## DIRECTIONS
**a.** In the R text-analysis report, which line numbers of the Twitter file are flagged as containing an embedded nul?
**b.** Please continue the R text-analysis report from the point where it stops.

## EXCERPTED TEXT
* Start *

Short overview of current status of processed Data IO and Exploratory Data Analysis along with most common word, ngrams and scope of population data.
if(!exists('US.twitter')) {
con <- file("final/en_US/en_US.twitter.txt", "rb", encoding = "UTF-8")
type_data = readLines(con, skipNul = FALSE,encoding = "UTF-8")
close(con)
US.twitter <- data.frame(type_data, stringsAsFactors=FALSE)
remove(type_data)
}
## Warning in readLines(con, skipNul = FALSE, encoding = "UTF-8"): line 167155
## appears to contain an embedded nul
## Warning in readLines(con, skipNul = FALSE, encoding = "UTF-8"): line 268547
## appears to contain an embedded nul
## Warning in readLines(con, skipNul = FALSE, encoding = "UTF-8"): line
## 1274086 appears to contain an embedded nul
## Warning in readLines(con, skipNul = FALSE, encoding = "UTF-8"): line
## 1759032 appears to contain an embedded nul
if(!exists('US.news')) {
con <- file('final/en_US/en_US.news.txt', "rb", encoding = "UTF-8")
type_data = readLines(con, skipNul = FALSE)
close(con)
US.news <- data.frame(type_data, stringsAsFactors=FALSE)
remove(type_data)
}
if(!exists('US.blogs')) {
con <- file('final/en_US/en_US.blogs.txt', "rb", encoding = "UTF-8")
type_data = readLines(con, skipNul = FALSE)
close(con)
US.blogs <- data.frame(type_data, stringsAsFactors=FALSE)
remove(type_data)
}
number of lines
library(plyr)
## Warning: package 'plyr' was built under R version 3.6.1
lines.US.TW <- summary(US.twitter)[1]
lines.US.BL <- summary(US.blogs)[1]
lines.US.NW <- summary(US.news)[1]
lines = c(lines.US.TW, lines.US.BL, lines.US.NW)
object sizes
osize.US.TW <- object.size(US.twitter)
osize.US.BL <- object.size(US.blogs)
osize.US.NW <- object.size(US.news)
osize = c(osize.US.TW, osize.US.BL, osize.US.NW)
line frequencies
library(dplyr)
library(tidytext)
if(!exists('count.US.TW')) {
US.twitter %>% count(type_data, sort = TRUE) -> count.US.TW
}
if(!exists('count.US.BL')) {
US.blogs %>% count(type_data, sort = TRUE) -> count.US.BL
}
if(!exists('count.US.NW')) {
US.news %>% count(type_data, sort = TRUE) -> count.US.NW
}
counts = c(count.US.TW, count.US.BL, count.US.NW)
word counts & ngram 2 counts
library(dplyr)
library(tidytext)
if(!exists('count.US.TW.words')) {
count.US.TW.words <- unnest_tokens(US.twitter, token, type_data, token = "words") %>%
count(token, sort = TRUE)
}
if(!exists('count.US.BL.words')) {
count.US.BL.words <- unnest_tokens(US.blogs, token, type_data, token = "words") %>%
count(token, sort = TRUE)

* End *

(Spatial reasoning data based on images)
* Start *

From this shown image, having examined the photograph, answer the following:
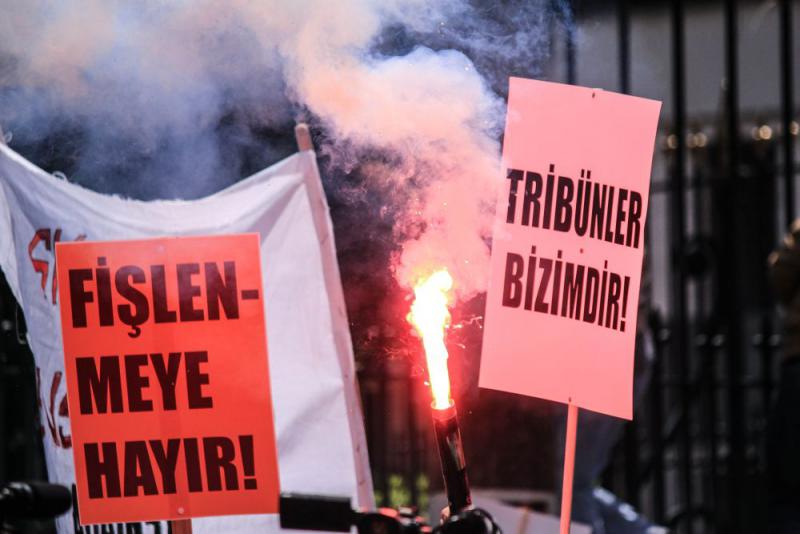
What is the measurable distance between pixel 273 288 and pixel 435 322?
393mm

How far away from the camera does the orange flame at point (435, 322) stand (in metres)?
2.04

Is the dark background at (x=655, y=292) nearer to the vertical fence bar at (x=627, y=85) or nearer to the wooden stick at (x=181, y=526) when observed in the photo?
the vertical fence bar at (x=627, y=85)

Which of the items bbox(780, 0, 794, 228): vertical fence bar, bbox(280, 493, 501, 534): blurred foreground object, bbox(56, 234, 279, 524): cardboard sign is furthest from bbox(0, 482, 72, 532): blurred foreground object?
bbox(780, 0, 794, 228): vertical fence bar

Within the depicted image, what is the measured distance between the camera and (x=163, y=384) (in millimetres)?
2168

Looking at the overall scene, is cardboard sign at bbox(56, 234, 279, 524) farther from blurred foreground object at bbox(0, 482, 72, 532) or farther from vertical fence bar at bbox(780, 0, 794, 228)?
vertical fence bar at bbox(780, 0, 794, 228)

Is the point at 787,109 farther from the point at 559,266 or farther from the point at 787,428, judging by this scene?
the point at 559,266

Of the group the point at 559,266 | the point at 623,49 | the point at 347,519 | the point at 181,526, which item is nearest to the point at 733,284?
the point at 623,49

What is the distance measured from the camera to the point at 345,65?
223 centimetres

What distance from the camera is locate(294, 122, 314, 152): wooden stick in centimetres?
230

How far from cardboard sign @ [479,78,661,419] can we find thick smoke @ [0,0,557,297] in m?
0.07

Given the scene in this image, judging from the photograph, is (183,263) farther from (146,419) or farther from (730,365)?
(730,365)

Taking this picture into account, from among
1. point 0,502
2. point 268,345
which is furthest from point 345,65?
point 0,502

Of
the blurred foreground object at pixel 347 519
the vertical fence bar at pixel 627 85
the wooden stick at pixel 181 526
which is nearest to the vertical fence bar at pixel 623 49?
the vertical fence bar at pixel 627 85

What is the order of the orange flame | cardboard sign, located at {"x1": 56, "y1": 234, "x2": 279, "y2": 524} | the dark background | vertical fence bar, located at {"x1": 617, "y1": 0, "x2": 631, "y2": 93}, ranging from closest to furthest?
the orange flame < cardboard sign, located at {"x1": 56, "y1": 234, "x2": 279, "y2": 524} < the dark background < vertical fence bar, located at {"x1": 617, "y1": 0, "x2": 631, "y2": 93}
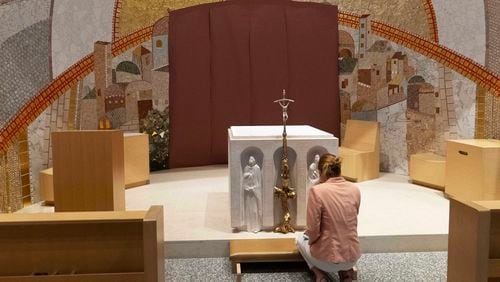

* End *

## ANSWERS PROVIDED
**a.** Lines 167155, 268547, 1274086 and 1759032.

**b.**
}
if(!exists('count.US.NW.words')) {
count.US.NW.words <- unnest_tokens(US.news, token, type_data, token = "words") %>%
count(token, sort = TRUE)
}
words= c(count.US.TW.words, count.US.BL.words, count.US.NW.words)
head(count.US.TW.words, 15)
## # A tibble: 15 x 2
## token n
## <chr> <int>
## 1 the 937405
## 2 to 788645
## 3 i 723447
## 4 a 611358
## 5 you 548089
## 6 and 438538
## 7 for 385348
## 8 in 380376
## 9 of 359635
## 10 is 358775
## 11 it 295087
## 12 my 291906
## 13 on 278022
## 14 that 234661
## 15 me 202547
head(count.US.BL.words, 15)
## # A tibble: 15 x 2
## token n
## <chr> <int>
## 1 the 1854232
## 2 and 1093307
## 3 to 1068623
## 4 a 899316
## 5 of 876475
## 6 i 769248
## 7 in 597444
## 8 that 459691
## 9 is 431696
## 10 it 400818
## 11 for 363211
## 12 you 295592
## 13 with 286464
## 14 was 278127
## 15 on 275921
#ngrams 2
if(!exists('US.TW.ng2')) {
US.TW.ng2 <- US.twitter %>% unnest_tokens(input = 'type_data', ngrams, token = "ngrams", n = 2)
}
if(!exists('count.US.TW.ng2')) {
count.US.TW.ng2 <- US.TW.ng2 %>% count(ngrams, sort = TRUE)
}
#head(count.US.TW.ng2, 15)
library(ggplot2)
ggplot(data=count.US.TW.ng2[1:40,], aes(x=ngrams, y=n, fill=n)) +
geom_bar(stat="identity") +
guides(fill=FALSE) +
theme(axis.text.x=element_text(angle=90)) +
ggtitle('Histogram ngrams n=2 US Twitter full population') # for the main title
df <- data.frame(cbind( lines, osize), row.names = c('US Twitter', 'US Blogs', 'US News'))
print(df)
## lines osize
## US Twitter Length:2360148 334485424
## US Blogs Length:899288 267759320
## US News Length:1010242 269841680
The words and ngrams frequency analysis shows the dominance of simple and short words in everyday use. Most popular tweets are short and about thanking or replies to thanking and also Happy Birthday wishes.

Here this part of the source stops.